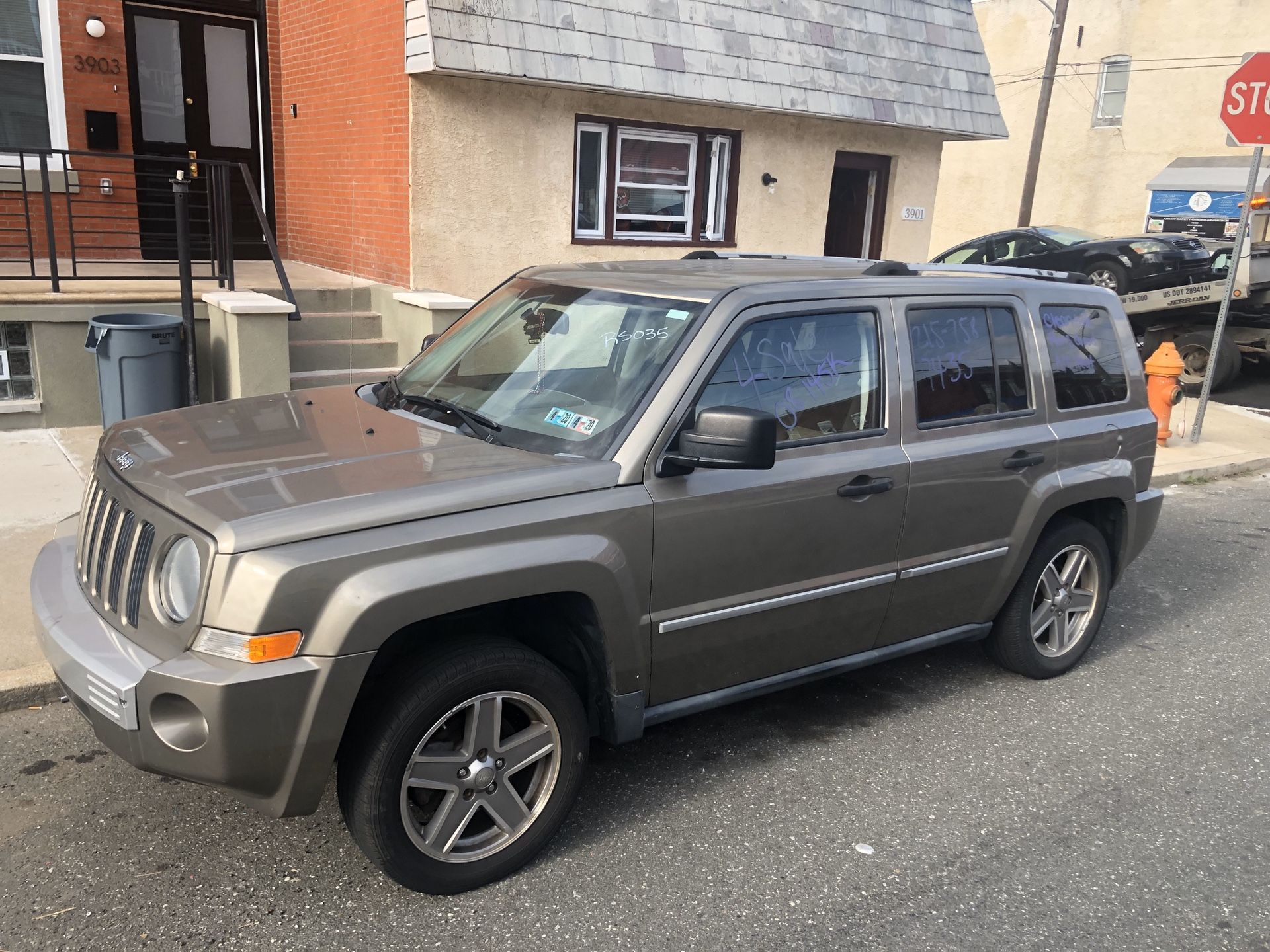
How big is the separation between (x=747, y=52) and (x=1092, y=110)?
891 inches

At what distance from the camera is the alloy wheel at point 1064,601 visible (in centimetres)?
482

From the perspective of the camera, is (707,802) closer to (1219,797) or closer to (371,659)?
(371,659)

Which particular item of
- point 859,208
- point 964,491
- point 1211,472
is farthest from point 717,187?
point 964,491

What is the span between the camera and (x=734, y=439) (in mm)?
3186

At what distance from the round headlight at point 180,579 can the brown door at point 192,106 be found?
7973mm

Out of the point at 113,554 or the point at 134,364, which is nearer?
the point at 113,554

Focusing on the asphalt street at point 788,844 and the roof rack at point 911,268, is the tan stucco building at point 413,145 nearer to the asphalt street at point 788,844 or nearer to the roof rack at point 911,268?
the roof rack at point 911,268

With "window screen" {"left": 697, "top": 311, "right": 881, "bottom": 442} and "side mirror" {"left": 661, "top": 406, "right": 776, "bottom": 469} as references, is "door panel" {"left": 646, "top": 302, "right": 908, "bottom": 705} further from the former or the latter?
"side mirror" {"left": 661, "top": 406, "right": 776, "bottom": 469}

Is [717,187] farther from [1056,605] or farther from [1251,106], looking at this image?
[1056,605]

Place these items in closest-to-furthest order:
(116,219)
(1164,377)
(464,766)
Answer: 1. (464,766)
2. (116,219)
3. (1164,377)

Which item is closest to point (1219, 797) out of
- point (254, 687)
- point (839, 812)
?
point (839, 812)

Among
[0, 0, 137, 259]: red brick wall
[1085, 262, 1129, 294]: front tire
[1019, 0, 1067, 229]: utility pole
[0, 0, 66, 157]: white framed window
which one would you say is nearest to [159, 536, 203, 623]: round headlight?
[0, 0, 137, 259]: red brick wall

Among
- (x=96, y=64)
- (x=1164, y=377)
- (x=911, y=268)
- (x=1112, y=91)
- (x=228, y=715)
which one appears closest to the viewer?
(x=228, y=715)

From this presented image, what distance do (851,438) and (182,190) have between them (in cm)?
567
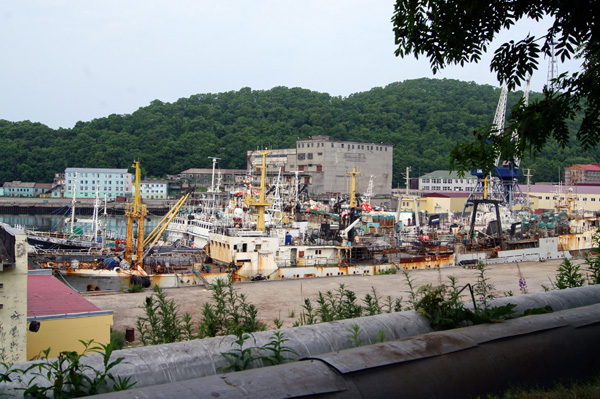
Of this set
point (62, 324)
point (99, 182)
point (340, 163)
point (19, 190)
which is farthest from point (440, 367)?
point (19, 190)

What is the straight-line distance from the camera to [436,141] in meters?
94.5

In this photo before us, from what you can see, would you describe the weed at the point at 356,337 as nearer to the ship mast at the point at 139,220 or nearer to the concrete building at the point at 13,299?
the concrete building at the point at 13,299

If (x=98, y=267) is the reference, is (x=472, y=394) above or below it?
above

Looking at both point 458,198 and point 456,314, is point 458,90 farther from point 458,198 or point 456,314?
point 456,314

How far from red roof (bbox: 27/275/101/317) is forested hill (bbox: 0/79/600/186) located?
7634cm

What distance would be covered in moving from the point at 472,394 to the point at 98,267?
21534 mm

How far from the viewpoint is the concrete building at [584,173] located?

━━━━━━━━

● 과제
위의 줄들을 모두 다시 쓰되 "asphalt street"를 전부 "paved road"로 바꾸고 나머지는 그대로 두십시오. 그림은 답에 넣지 마십시오.

● 정답
How big is the separation between (x=747, y=52) and (x=1092, y=110)?
891 inches

At what distance from the camera is the alloy wheel at point 1064,601 visible (in centimetres)?
482

From the perspective of the camera, is (707,802) closer to (1219,797) or closer to (371,659)?
(371,659)

Which particular item of
- point 859,208
- point 964,491
- point 1211,472
is farthest from point 717,187?
point 964,491

What is the span between the camera and (x=734, y=439) (in mm)?
3186

At what distance from the round headlight at point 180,579 can the brown door at point 192,106 be found?
7973mm

Out of the point at 113,554 or the point at 134,364, which is nearer?
the point at 113,554

Focusing on the paved road at point 788,844 and the roof rack at point 911,268, is the tan stucco building at point 413,145 nearer to the paved road at point 788,844 or nearer to the roof rack at point 911,268?
the roof rack at point 911,268

With "window screen" {"left": 697, "top": 311, "right": 881, "bottom": 442} and "side mirror" {"left": 661, "top": 406, "right": 776, "bottom": 469} as references, is "door panel" {"left": 646, "top": 302, "right": 908, "bottom": 705} further from the former or the latter?
"side mirror" {"left": 661, "top": 406, "right": 776, "bottom": 469}

Is [717,187] farther from [1056,605] or farther from [1251,106], looking at this image?
[1056,605]

Place these items in closest-to-furthest order:
(116,219)
(1164,377)
(464,766)
Answer: 1. (464,766)
2. (116,219)
3. (1164,377)

Which item is closest to point (1219, 797) out of
- point (254, 687)
- point (839, 812)
?
point (839, 812)

Among
[0, 0, 137, 259]: red brick wall
[1085, 262, 1129, 294]: front tire
[1019, 0, 1067, 229]: utility pole
[0, 0, 66, 157]: white framed window
which one would you say is nearest to [159, 536, 203, 623]: round headlight?
[0, 0, 137, 259]: red brick wall

Among
- (x=96, y=64)
- (x=1164, y=377)
- (x=911, y=268)
- (x=1112, y=91)
- (x=228, y=715)
which one appears closest to the viewer?
(x=228, y=715)

From this presented image, what distance do (851,438) and (182,190) have between them (in cm)?
567
Of this set
point (62, 324)
point (99, 182)
point (340, 163)
point (19, 190)
which is farthest from point (440, 367)?
point (19, 190)

What is the straight-line distance from the camera to [436,141] in meters?
94.5

In this photo before us, from what you can see, would you describe the weed at the point at 356,337 as nearer to the ship mast at the point at 139,220 or nearer to the concrete building at the point at 13,299?
the concrete building at the point at 13,299

If (x=98, y=267) is the reference, is (x=472, y=394) above or below it?
above

Looking at both point 458,198 and point 456,314, is point 458,90 farther from point 458,198 or point 456,314?
point 456,314

How far from red roof (bbox: 27/275/101/317) is forested hill (bbox: 0/79/600/186) located?
7634cm

What distance would be covered in moving from the point at 472,394 to the point at 98,267?
21534 mm

How far from the viewpoint is the concrete building at [584,173] located?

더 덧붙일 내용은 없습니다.